→ Prompt
Extract exactly the range of lines bounded by the line containing "How much distance" and the final line of the listing, both ends included, and no other lines.

→ Task input
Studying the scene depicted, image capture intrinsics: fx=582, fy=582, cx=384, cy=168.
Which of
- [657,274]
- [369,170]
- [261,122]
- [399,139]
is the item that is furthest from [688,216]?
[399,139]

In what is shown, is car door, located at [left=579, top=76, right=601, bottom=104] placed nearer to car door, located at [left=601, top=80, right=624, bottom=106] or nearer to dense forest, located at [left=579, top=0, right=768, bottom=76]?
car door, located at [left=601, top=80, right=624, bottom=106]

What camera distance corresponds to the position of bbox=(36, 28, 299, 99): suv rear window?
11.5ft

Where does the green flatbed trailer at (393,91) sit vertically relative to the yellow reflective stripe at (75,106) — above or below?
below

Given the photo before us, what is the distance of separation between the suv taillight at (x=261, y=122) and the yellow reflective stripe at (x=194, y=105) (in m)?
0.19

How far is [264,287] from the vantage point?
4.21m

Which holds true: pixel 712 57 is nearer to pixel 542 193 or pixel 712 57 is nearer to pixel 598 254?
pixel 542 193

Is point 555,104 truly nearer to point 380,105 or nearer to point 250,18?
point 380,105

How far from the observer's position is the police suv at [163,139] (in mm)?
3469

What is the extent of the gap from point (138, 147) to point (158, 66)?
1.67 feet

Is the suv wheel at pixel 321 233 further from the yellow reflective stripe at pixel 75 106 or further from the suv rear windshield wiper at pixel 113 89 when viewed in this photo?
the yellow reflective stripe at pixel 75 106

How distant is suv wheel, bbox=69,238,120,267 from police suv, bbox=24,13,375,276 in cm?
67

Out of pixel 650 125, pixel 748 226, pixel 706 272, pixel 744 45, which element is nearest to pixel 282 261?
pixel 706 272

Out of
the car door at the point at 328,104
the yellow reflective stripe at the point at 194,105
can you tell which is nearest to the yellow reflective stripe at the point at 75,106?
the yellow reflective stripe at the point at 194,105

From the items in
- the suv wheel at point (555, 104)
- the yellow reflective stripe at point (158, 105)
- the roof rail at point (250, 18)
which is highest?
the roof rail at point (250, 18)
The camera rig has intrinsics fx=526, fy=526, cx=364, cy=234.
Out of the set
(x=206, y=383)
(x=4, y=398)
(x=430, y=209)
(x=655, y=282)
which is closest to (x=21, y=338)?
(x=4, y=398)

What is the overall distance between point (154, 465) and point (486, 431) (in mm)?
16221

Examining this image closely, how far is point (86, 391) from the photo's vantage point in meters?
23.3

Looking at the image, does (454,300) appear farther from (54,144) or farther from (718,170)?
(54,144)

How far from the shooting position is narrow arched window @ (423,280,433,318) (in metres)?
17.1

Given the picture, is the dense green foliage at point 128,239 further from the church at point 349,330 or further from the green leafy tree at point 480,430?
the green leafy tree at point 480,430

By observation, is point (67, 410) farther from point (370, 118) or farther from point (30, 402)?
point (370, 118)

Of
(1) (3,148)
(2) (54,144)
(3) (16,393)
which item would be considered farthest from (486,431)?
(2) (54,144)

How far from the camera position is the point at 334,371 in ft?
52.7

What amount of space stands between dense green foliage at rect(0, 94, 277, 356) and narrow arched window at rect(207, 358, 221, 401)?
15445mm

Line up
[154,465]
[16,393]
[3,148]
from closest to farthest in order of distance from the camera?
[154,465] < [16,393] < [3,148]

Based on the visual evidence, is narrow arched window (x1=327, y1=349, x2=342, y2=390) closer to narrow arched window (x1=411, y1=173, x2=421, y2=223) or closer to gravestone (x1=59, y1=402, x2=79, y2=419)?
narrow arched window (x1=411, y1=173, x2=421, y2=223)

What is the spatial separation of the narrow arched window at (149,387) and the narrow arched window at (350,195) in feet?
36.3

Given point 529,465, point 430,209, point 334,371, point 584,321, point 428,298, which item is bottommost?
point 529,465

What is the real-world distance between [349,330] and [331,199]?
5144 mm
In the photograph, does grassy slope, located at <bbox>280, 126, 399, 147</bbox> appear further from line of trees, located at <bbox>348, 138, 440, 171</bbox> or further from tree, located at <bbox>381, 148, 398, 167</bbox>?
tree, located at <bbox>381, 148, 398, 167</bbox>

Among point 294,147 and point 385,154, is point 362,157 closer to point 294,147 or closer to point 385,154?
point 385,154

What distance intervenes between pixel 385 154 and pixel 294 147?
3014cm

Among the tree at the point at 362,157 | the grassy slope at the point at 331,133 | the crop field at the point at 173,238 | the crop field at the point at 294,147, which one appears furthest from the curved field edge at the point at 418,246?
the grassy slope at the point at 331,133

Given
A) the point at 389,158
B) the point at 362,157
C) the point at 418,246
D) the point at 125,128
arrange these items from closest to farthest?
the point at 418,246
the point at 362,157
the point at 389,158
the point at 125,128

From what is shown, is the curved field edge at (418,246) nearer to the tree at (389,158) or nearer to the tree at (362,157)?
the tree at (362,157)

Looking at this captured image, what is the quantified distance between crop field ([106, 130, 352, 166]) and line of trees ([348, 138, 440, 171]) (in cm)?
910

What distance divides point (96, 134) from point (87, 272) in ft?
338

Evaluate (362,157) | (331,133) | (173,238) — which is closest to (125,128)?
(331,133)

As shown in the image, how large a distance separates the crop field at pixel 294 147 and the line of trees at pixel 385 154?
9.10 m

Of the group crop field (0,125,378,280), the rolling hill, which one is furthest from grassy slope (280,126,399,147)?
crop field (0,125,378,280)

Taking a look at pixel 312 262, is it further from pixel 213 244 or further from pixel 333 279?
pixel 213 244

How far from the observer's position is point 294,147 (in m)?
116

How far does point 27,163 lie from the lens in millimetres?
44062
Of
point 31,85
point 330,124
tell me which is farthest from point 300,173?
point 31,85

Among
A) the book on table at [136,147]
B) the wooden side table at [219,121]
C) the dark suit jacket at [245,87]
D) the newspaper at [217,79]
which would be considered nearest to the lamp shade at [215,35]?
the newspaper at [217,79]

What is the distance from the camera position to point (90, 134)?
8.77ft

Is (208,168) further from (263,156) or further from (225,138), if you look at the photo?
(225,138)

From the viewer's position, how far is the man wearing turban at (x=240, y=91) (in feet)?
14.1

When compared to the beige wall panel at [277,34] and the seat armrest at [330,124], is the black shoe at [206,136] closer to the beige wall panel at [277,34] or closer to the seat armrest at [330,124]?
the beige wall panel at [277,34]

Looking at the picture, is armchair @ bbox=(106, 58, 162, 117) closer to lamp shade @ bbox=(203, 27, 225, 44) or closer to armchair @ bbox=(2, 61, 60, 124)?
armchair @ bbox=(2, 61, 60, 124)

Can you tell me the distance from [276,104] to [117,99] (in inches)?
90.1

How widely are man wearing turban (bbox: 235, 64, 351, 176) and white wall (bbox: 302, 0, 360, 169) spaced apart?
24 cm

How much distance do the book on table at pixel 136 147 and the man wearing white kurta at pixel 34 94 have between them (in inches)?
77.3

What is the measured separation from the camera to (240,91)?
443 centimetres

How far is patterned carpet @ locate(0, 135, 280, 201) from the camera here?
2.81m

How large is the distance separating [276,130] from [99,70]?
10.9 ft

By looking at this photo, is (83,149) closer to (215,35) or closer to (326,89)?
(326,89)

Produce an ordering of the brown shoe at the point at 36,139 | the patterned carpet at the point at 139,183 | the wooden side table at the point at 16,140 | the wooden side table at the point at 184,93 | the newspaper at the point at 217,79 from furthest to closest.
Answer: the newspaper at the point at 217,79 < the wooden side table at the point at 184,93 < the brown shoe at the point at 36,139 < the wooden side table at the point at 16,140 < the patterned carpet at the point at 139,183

→ Result below
How much distance do the book on table at pixel 136 147 and the man wearing white kurta at pixel 34 94 have between them (in inches)?
77.3

What is the measured separation from the camera to (240,91)?
443 centimetres

How far is patterned carpet @ locate(0, 135, 280, 201) from the camera here?
2.81m

How large is the distance separating [276,130] from [99,70]?
10.9 ft

By looking at this photo, is (83,149) closer to (215,35) or closer to (326,89)?
(326,89)

Produce an ordering of the brown shoe at the point at 36,139 | the patterned carpet at the point at 139,183 | the wooden side table at the point at 16,140 | the wooden side table at the point at 184,93 | the newspaper at the point at 217,79 from furthest to closest.
Answer: the newspaper at the point at 217,79 < the wooden side table at the point at 184,93 < the brown shoe at the point at 36,139 < the wooden side table at the point at 16,140 < the patterned carpet at the point at 139,183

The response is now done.